======== TEXT EXCERPT ========
I Revisited Armageddon Recently, And I Owe One Specific Character A Huge Apology
Okay, I had it all wrong.

Revisiting a movie, 10, 20, or 27 years after first seeing it can be an eye-opening and game-changing experience. I recently experienced this very thing when I went back and watched Armageddon and showed it to my kids. Though they checked out whenever asteroids and meteorites were destroying landmarks in New York City, Shanghai, and Paris, I came to a major realization about halfway through Michael Bay’s iconic 1998 disaster film: I got one character totally wrong.
I don’t know how this happened or when my whole misconception of one of the movie’s key characters started, but I’ve spent the past 25-plus years thinking that one character was one of the meanest ‘90s movie villains when in fact they were honestly one of the biggest heroes of this incredibly patriotic blockbuster. But since I’m always the first to call myself out when I make a mistake, I have to share this with you all...
======== INFORMATION PROVIDED ========
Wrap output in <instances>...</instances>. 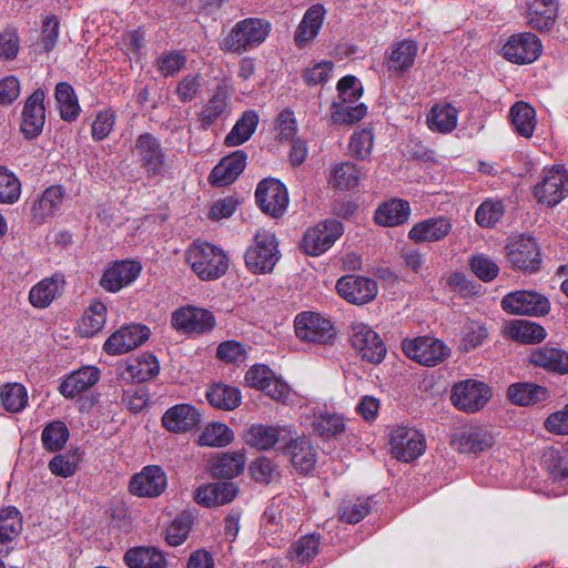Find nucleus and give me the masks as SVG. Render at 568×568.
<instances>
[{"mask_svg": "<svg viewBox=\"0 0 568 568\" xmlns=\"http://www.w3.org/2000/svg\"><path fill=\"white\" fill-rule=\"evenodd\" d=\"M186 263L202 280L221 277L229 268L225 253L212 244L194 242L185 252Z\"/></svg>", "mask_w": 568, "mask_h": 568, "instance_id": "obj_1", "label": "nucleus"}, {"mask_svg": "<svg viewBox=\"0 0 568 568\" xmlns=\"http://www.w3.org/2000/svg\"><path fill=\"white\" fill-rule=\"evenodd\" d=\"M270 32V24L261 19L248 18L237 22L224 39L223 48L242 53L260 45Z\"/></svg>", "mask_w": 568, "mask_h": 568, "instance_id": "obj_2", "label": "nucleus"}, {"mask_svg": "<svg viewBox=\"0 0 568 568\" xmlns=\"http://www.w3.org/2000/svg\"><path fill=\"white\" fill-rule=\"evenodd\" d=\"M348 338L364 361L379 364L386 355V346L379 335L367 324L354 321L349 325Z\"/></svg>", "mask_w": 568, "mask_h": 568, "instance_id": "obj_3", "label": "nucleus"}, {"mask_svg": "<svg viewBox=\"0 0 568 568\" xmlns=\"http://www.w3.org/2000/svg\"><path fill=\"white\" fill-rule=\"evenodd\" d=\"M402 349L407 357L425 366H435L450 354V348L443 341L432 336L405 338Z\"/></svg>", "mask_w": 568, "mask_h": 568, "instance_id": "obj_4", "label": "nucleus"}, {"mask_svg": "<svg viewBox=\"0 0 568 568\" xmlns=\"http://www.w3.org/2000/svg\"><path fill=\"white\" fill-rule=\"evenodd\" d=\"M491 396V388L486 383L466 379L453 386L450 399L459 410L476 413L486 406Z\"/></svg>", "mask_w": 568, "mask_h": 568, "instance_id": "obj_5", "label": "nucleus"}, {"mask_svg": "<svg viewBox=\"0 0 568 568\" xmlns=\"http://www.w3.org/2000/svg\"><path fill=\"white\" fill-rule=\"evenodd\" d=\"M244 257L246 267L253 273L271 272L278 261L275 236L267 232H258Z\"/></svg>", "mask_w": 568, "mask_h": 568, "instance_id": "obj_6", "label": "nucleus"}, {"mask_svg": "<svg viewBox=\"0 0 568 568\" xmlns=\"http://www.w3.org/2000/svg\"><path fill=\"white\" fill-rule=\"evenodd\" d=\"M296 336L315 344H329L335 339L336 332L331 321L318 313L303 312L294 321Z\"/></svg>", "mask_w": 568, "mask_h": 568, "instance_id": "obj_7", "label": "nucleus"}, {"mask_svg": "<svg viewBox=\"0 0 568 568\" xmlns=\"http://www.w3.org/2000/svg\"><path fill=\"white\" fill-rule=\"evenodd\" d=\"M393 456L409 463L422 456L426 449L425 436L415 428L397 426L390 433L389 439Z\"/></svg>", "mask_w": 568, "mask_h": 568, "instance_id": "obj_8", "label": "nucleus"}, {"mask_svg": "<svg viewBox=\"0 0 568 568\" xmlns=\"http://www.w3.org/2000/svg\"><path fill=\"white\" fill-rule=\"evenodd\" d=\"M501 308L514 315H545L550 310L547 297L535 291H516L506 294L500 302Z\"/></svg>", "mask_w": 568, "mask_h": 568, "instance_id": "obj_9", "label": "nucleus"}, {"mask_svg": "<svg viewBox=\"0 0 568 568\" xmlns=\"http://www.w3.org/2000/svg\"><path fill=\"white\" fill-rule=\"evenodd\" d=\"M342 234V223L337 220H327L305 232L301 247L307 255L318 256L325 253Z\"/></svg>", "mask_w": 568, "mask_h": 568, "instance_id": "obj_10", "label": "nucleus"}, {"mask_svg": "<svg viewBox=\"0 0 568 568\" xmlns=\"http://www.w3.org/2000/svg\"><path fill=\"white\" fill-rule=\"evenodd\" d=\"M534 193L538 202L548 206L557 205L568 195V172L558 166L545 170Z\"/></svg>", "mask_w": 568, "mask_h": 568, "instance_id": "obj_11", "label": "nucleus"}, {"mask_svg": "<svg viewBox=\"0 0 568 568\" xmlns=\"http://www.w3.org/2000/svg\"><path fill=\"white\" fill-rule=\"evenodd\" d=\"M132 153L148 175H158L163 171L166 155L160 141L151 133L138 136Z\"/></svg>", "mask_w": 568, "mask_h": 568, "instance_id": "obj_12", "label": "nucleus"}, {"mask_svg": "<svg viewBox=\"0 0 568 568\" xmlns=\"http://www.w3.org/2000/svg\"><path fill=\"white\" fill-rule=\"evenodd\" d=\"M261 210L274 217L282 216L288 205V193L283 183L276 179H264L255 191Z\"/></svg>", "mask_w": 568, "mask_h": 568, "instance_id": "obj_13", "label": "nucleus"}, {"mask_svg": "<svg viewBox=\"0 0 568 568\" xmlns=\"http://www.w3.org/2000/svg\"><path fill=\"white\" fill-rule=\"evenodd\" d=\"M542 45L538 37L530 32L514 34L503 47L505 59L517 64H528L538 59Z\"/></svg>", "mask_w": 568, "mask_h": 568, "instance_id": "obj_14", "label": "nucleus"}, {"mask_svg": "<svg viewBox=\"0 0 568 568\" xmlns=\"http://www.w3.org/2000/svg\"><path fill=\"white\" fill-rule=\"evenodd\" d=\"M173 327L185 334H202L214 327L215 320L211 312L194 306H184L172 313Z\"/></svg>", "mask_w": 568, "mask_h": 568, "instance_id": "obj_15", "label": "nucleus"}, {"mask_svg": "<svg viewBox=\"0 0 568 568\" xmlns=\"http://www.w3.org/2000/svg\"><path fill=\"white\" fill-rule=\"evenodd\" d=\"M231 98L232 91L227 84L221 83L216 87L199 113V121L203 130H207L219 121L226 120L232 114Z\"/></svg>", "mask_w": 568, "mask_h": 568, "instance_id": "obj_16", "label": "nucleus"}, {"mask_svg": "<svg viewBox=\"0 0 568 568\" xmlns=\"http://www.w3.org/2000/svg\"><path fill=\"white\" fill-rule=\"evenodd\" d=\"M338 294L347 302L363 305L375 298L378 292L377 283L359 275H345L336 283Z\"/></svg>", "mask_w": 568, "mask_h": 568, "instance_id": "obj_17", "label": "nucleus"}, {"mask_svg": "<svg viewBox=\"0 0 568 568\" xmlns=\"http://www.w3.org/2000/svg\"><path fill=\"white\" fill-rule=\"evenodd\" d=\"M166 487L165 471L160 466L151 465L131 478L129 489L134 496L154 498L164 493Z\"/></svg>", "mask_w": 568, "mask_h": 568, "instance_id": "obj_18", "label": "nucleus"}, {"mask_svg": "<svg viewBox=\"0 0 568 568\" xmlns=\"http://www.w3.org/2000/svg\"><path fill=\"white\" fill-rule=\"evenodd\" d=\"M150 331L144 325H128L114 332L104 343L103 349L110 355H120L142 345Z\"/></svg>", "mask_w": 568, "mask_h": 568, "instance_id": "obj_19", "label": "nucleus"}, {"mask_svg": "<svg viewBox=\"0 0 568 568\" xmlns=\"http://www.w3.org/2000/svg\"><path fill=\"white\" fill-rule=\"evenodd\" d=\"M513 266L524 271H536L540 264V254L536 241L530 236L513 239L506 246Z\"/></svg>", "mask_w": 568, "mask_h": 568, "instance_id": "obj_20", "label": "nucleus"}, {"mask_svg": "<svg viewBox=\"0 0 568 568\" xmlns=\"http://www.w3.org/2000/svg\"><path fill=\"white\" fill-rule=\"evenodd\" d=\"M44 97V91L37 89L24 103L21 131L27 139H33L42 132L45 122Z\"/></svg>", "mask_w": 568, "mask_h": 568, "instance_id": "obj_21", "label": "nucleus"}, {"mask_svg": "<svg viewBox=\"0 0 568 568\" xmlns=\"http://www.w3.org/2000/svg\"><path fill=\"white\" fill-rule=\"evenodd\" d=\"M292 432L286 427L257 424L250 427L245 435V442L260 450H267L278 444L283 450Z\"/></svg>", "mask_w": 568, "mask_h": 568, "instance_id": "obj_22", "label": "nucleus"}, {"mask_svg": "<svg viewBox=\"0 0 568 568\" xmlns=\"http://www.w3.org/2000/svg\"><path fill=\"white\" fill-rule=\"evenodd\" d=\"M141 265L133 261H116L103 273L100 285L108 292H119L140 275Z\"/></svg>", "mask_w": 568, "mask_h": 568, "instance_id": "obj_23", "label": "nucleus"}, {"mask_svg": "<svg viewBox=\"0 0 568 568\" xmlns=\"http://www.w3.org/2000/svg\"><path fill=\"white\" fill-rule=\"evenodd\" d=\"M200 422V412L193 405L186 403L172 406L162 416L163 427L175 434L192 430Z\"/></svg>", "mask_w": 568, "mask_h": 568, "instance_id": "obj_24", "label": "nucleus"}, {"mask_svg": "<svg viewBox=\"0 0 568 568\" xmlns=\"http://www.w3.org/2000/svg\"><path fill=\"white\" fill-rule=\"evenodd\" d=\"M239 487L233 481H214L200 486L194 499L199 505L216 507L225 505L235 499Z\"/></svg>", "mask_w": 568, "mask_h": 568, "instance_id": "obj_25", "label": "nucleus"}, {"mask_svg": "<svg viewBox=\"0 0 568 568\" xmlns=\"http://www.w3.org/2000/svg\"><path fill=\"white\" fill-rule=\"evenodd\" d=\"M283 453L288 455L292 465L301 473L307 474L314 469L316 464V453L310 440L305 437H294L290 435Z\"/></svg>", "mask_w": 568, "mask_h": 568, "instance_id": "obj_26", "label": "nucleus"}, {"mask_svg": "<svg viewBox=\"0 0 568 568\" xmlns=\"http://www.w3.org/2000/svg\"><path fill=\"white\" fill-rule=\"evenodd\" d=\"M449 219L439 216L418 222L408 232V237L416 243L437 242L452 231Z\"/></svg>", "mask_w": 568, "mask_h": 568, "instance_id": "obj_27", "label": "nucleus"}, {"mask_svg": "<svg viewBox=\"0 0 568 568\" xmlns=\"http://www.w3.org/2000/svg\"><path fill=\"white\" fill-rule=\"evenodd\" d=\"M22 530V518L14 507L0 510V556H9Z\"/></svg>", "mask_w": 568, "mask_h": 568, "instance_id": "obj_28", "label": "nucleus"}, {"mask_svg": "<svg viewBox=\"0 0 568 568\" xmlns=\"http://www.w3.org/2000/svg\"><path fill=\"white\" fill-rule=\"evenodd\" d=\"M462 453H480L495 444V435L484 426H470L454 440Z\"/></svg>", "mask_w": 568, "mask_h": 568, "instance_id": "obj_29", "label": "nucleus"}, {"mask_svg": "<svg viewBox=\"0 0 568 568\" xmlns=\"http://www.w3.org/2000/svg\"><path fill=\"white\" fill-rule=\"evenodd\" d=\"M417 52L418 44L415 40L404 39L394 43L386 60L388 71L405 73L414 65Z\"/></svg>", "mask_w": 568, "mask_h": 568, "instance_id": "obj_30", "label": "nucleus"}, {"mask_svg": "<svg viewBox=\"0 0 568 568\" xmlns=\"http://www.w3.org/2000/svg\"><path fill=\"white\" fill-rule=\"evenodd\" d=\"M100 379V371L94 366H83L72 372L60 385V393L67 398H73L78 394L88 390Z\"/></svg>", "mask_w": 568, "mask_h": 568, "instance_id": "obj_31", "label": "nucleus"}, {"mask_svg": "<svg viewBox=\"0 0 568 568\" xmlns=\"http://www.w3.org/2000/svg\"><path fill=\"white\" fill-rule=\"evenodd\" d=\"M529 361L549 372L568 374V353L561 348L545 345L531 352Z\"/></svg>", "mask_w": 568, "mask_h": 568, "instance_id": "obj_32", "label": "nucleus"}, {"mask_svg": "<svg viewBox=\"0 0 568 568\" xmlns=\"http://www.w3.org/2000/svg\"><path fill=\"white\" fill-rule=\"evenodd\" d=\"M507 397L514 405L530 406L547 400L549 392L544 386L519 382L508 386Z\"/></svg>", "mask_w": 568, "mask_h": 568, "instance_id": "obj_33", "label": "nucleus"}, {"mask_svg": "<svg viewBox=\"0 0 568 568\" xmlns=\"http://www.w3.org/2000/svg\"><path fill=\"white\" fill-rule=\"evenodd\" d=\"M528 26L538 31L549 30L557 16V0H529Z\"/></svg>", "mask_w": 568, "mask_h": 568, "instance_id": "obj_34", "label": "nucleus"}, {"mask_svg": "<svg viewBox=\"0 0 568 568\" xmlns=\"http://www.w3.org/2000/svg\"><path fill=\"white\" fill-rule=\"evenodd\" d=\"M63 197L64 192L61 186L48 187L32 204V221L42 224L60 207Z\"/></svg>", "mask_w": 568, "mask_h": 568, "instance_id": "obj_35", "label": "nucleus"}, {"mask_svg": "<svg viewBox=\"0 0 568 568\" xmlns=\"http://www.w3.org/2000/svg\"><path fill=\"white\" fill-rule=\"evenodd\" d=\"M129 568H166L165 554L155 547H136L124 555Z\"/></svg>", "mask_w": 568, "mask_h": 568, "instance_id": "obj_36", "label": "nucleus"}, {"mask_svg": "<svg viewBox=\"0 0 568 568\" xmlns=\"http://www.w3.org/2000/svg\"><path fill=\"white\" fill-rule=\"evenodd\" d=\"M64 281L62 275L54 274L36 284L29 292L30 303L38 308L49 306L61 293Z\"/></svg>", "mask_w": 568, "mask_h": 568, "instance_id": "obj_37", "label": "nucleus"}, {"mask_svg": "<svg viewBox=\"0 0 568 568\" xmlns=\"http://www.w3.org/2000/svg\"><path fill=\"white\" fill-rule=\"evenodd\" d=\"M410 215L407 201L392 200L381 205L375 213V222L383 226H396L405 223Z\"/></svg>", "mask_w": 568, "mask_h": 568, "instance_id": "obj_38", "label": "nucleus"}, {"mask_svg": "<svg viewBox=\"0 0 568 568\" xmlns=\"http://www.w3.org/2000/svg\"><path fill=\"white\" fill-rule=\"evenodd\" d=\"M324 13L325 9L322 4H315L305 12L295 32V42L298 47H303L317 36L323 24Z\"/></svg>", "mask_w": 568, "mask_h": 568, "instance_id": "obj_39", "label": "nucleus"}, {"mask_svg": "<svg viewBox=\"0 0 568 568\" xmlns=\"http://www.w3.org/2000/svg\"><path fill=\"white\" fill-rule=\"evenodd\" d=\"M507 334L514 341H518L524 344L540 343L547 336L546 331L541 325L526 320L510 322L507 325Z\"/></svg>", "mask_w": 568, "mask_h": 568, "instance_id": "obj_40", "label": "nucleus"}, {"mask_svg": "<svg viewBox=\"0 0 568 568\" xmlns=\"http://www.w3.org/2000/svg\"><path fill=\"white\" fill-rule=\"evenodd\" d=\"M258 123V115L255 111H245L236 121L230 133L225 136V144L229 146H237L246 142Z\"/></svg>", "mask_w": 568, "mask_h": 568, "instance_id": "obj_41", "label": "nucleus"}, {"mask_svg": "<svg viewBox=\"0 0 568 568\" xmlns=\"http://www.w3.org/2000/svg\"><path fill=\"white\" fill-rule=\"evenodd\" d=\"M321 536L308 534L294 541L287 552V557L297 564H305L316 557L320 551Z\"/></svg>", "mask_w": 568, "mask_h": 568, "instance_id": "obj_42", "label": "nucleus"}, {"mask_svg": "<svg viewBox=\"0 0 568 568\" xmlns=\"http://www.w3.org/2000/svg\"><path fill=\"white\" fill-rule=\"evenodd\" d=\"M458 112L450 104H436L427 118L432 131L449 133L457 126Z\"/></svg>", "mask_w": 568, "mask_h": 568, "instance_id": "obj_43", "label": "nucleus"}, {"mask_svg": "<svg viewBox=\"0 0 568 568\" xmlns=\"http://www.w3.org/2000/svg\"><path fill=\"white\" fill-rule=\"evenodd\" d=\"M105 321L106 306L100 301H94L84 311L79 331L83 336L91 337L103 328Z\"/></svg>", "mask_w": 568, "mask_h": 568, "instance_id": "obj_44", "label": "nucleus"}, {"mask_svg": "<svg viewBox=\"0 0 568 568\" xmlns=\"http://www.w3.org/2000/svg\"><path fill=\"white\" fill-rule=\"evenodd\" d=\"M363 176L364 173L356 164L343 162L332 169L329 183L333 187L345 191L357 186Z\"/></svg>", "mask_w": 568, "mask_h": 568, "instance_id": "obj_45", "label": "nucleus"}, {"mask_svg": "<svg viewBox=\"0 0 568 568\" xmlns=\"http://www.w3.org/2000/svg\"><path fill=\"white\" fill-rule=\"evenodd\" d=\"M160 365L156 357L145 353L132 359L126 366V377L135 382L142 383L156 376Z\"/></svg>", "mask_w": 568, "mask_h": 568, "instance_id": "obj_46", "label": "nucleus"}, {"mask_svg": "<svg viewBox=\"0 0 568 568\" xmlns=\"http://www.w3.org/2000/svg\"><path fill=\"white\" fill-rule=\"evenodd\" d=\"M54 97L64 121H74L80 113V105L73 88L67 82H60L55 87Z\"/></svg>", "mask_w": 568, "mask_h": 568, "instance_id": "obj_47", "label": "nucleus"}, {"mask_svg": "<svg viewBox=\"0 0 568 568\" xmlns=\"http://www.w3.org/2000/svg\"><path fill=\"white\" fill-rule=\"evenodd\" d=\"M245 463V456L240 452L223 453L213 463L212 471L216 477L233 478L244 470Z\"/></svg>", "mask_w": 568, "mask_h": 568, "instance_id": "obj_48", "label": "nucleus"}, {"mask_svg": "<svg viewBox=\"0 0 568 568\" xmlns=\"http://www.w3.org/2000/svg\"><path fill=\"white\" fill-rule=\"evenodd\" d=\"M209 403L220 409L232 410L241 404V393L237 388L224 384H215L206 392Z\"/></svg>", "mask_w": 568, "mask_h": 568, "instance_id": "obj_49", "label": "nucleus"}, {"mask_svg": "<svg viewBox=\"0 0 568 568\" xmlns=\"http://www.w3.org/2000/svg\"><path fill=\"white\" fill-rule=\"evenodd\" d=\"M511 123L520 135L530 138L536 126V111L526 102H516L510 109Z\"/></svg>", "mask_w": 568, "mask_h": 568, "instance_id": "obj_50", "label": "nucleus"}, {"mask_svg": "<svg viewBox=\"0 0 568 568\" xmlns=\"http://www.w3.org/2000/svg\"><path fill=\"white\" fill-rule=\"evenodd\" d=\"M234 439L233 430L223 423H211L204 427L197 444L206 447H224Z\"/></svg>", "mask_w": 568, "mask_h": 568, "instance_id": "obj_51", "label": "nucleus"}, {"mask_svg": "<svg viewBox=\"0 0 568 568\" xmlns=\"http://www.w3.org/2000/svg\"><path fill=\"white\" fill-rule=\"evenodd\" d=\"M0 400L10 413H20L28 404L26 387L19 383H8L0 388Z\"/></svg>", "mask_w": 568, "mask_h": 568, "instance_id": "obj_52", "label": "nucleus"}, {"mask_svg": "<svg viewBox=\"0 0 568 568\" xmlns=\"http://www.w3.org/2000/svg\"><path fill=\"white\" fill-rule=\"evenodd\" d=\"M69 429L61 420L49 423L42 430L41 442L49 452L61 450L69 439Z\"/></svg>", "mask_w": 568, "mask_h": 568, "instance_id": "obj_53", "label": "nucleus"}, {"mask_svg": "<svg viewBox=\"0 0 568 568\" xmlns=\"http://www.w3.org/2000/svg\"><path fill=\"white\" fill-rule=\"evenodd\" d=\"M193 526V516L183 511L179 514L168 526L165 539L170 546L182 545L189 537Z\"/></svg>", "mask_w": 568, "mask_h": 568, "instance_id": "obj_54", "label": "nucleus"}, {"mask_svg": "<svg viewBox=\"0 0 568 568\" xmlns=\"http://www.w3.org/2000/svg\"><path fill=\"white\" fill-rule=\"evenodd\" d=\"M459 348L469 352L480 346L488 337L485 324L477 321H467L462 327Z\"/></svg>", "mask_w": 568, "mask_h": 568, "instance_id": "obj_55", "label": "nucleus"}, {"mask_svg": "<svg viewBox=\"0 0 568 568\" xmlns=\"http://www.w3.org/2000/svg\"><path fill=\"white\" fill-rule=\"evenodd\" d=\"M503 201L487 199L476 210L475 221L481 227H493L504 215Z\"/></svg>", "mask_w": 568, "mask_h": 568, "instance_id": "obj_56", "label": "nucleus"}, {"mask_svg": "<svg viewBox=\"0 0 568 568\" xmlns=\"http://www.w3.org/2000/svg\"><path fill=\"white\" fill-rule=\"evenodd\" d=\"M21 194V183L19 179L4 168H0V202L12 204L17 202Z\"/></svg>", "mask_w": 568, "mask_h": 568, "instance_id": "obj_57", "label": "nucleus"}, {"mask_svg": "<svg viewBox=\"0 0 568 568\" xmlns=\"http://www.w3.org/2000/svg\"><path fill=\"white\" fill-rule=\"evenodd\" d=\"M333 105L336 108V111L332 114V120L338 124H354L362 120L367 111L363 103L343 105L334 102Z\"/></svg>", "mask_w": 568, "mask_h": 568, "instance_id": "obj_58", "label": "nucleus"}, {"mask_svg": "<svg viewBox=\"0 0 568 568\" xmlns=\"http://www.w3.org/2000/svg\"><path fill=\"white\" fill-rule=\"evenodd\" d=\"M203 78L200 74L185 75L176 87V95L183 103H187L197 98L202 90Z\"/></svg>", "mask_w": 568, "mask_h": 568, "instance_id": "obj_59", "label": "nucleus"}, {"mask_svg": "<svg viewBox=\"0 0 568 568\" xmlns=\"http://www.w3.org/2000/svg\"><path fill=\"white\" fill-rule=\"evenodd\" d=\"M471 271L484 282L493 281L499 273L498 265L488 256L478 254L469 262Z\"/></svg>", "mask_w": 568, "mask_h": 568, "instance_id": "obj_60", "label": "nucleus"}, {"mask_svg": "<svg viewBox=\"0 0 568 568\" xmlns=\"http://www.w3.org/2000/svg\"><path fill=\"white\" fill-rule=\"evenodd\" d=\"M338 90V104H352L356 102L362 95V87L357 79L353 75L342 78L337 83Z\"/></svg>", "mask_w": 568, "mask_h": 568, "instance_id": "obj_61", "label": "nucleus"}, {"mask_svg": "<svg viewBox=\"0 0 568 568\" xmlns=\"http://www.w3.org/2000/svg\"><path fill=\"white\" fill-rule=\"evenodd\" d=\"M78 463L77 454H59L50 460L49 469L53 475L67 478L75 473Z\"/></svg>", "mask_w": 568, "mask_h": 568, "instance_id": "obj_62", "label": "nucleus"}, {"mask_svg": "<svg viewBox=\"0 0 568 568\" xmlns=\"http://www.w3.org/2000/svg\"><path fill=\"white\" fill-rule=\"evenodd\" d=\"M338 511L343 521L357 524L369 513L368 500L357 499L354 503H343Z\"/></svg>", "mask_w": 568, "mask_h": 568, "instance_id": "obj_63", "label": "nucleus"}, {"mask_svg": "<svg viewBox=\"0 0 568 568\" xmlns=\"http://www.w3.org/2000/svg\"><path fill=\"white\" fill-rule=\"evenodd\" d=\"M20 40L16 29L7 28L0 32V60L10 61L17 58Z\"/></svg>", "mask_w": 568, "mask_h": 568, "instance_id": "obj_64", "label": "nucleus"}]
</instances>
========
== PROBLEM DETAILS ==
In the article about revisiting Armageddon, why does the writer feel obliged to share the realization about the character with readers? Answer in one to three sentences. Base your answer only on the article about revisiting Armageddon, not on the material.

== PROBLEM SOLUTION ==
The writer says they are always the first to call themselves out when they make a mistake. Having misjudged the character for more than 25 years, they feel they have to share it.